Hitting Scammers Hard with ML-Based Fraud Detection Systems

Originally published: October 01, 2019 Updated: December 29, 2022 9 min. read

Digitization in the banking sector is ushering a brave new world of business opportunities ranging from new business channels and business models to streamlined, more cost-effective operations. However, those benefits are ‘price matched’ with certain risks – non-compliance, data breaches and more importantly a new quality level of sophisticated fraud.

Between 2015 and 2018, 60% of global banks have experienced an increase in fraud volumes and frequency:

Hitting Scammers Hard with ML-Based Fraud Detection Systems - 1

Source

As the chart above illustrates, card-not-present (CNP) and online fraud, in particular, have gained the most traction globally. According to the European Central Bank, CNP fraud reached €1.32 billion and accounted for as much as 73% of the total value of card fraud losses in 2016.

Personal data theft and its subsequent usage for creating synthetic identities – an elaborate scheme that assumes using a combination of real and fake, or entirely fake information to build a credit score and apply for loans – has been identified as the fastest-growing financial crime in the US in 2019. The staggering fact is that between 85% and 95% of synthetic identity applications are never picked up by traditional fraud detection analysis.

* _WHAT TO WORK ON_
A - In the fraud detection article, what share of the total value of card fraud losses in 2016 did CNP fraud account for?
B - Please return the passage of the fraud detection article starting at "Hitting Scammers Hard with ML-Based Fraud Detection Systems - 1" and ending at "losses in 2016.".

* _SUPPLIED DATA_
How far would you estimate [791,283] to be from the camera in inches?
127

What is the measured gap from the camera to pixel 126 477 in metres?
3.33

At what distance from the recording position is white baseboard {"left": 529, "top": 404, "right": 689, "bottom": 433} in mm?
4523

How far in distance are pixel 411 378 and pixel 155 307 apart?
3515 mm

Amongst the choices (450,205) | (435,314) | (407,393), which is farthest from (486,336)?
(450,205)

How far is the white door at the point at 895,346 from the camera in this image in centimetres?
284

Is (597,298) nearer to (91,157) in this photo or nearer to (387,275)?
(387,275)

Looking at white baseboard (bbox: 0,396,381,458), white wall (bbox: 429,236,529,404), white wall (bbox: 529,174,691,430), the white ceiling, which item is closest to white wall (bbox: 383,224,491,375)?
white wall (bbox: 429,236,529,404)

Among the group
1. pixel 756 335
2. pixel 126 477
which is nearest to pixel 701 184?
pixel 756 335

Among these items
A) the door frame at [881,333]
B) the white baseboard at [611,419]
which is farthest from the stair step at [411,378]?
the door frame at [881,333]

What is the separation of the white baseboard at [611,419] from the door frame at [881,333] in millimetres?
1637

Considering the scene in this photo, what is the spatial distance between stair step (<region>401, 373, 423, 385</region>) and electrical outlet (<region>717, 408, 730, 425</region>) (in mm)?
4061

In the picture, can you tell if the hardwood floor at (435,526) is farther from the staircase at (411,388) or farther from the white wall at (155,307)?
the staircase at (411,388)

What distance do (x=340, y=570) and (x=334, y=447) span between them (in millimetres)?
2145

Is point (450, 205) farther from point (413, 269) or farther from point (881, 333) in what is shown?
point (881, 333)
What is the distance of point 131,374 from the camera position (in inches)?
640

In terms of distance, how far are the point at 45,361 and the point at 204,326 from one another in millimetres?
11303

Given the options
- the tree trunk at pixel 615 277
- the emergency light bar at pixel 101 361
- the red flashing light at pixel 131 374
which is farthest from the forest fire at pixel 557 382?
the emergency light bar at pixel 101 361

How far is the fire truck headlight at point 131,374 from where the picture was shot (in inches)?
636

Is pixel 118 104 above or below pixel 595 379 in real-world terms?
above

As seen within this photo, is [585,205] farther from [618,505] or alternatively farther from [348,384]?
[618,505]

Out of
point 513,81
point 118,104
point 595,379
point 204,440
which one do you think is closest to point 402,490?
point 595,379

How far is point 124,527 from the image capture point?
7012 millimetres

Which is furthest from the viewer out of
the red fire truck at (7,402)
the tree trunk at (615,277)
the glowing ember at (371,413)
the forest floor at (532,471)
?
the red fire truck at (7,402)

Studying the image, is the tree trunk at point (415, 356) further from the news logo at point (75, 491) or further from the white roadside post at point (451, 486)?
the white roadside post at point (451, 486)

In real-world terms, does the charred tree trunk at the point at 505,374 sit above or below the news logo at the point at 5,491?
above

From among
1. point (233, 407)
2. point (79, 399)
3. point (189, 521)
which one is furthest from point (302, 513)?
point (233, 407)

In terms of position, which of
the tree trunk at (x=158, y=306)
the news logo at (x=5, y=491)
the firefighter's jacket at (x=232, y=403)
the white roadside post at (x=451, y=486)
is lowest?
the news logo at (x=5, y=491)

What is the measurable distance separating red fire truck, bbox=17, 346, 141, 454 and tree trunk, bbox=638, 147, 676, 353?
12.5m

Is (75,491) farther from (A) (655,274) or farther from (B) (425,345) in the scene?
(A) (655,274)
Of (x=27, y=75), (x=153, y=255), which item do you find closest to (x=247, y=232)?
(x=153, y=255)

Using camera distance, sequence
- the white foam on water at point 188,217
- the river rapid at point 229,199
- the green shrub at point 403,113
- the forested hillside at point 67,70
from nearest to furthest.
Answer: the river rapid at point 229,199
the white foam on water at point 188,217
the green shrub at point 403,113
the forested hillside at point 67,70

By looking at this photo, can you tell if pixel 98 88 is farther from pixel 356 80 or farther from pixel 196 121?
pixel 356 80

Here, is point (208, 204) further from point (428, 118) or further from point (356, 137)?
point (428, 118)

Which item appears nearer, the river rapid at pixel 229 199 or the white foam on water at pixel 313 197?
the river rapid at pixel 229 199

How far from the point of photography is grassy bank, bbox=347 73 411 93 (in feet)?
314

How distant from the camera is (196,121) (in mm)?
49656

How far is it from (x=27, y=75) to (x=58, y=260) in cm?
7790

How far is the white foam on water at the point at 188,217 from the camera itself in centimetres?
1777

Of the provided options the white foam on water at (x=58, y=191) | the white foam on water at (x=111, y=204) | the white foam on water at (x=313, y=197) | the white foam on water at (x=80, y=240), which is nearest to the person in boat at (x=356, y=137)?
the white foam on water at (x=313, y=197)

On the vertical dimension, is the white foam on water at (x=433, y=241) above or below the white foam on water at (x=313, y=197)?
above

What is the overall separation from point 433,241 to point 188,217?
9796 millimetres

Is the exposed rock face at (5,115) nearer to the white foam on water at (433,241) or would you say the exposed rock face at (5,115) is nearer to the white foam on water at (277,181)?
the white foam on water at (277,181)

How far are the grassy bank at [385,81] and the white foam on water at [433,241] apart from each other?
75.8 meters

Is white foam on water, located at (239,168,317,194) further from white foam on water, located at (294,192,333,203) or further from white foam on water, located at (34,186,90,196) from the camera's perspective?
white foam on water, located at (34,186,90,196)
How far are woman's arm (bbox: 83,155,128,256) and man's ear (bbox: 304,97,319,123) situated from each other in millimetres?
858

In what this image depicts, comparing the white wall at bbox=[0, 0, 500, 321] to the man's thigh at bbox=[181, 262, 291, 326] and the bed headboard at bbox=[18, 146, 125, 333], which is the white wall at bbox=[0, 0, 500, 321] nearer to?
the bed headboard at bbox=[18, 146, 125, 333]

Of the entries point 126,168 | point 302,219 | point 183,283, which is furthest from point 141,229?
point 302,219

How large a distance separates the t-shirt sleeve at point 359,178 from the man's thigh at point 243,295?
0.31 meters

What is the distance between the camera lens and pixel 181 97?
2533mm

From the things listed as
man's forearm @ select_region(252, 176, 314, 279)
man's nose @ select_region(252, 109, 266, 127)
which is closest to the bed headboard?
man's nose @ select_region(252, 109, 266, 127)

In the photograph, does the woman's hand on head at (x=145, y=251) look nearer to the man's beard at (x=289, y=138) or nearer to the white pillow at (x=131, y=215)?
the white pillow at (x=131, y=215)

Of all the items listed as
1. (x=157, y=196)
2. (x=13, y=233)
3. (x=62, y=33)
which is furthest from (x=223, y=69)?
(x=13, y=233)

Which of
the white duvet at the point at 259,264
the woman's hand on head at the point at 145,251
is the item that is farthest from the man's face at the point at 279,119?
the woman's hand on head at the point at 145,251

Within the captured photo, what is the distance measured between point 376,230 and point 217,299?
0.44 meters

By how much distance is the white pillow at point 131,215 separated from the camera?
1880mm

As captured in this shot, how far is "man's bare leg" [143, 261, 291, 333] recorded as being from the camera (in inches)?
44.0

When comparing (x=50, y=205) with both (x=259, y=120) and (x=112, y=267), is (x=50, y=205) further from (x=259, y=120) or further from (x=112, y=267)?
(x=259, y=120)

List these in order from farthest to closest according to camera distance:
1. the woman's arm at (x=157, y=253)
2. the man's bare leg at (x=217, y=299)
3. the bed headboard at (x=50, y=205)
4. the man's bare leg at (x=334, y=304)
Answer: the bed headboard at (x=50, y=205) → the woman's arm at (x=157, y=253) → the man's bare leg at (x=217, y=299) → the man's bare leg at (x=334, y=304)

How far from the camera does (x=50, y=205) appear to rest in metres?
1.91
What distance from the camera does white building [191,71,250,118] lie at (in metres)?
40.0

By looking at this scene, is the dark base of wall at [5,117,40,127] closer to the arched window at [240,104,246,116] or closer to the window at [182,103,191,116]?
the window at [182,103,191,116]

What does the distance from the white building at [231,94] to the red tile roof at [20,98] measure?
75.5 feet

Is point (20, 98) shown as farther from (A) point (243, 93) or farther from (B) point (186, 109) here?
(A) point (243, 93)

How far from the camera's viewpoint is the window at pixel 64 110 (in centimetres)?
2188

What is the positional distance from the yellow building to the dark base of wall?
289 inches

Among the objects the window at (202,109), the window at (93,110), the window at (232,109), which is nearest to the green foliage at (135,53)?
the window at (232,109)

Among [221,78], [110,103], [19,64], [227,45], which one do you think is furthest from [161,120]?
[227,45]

* _THE RESULTS_
A - 73%

B -
Hitting Scammers Hard with ML-Based Fraud Detection Systems - 1

Source

As the chart above illustrates, card-not-present (CNP) and online fraud, in particular, have gained the most traction globally. According to the European Central Bank, CNP fraud reached €1.32 billion and accounted for as much as 73% of the total value of card fraud losses in 2016.